What this task involves: Images in the data are to be skipped, while every line is restated exactly as written.

The data:

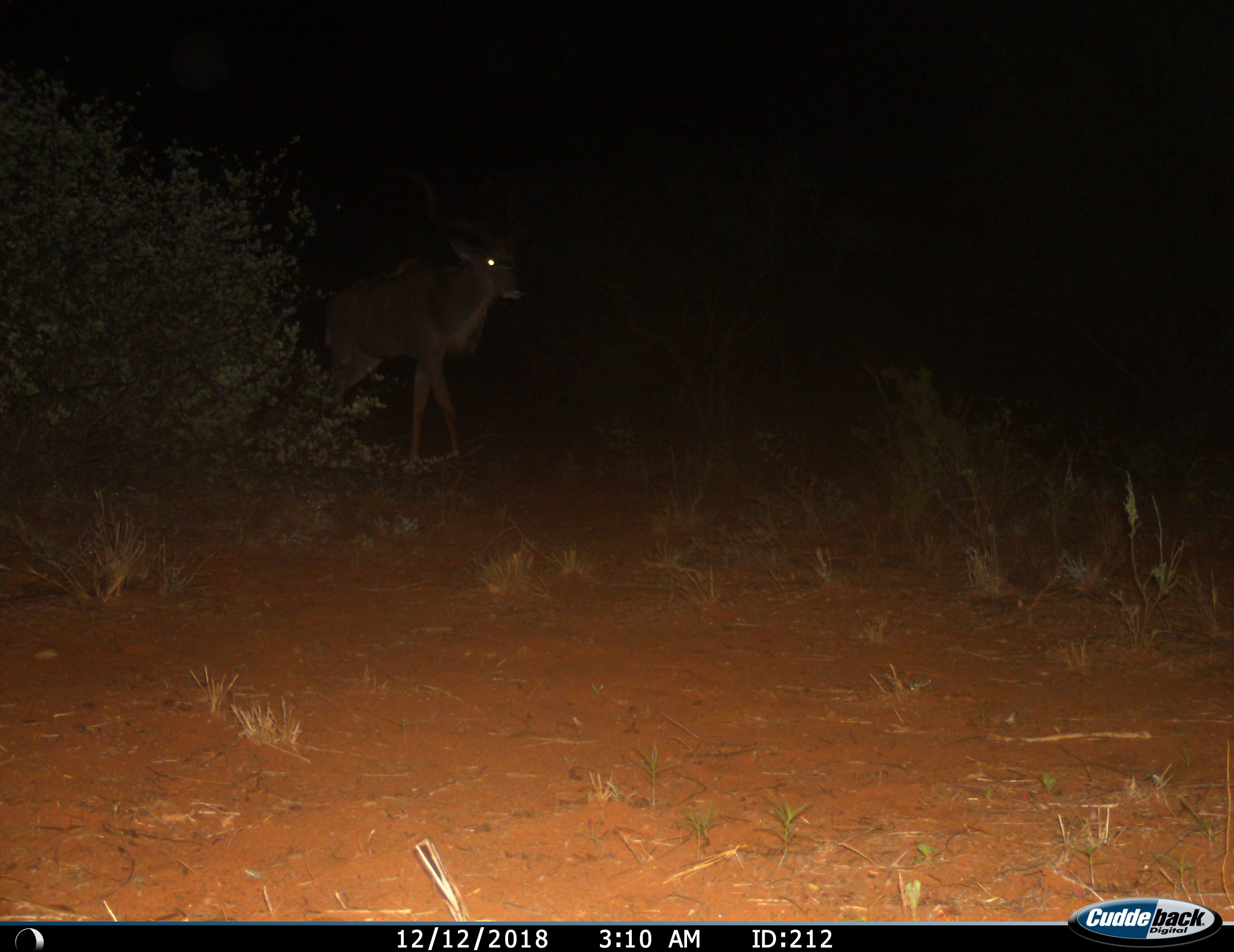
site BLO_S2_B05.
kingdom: Animalia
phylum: Chordata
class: Mammalia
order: Artiodactyla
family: Bovidae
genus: Tragelaphus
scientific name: Tragelaphus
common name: kudu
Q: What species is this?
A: Kudu (Tragelaphus).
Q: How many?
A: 1.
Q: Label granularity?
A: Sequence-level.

Response to this exercise:
site BLO_S2_B05.
kingdom: Animalia
phylum: Chordata
class: Mammalia
order: Artiodactyla
family: Bovidae
genus: Tragelaphus
scientific name: Tragelaphus
common name: kudu
Q: What species is this?
A: Kudu (Tragelaphus).
Q: How many?
A: 1.
Q: Label granularity?
A: Sequence-level.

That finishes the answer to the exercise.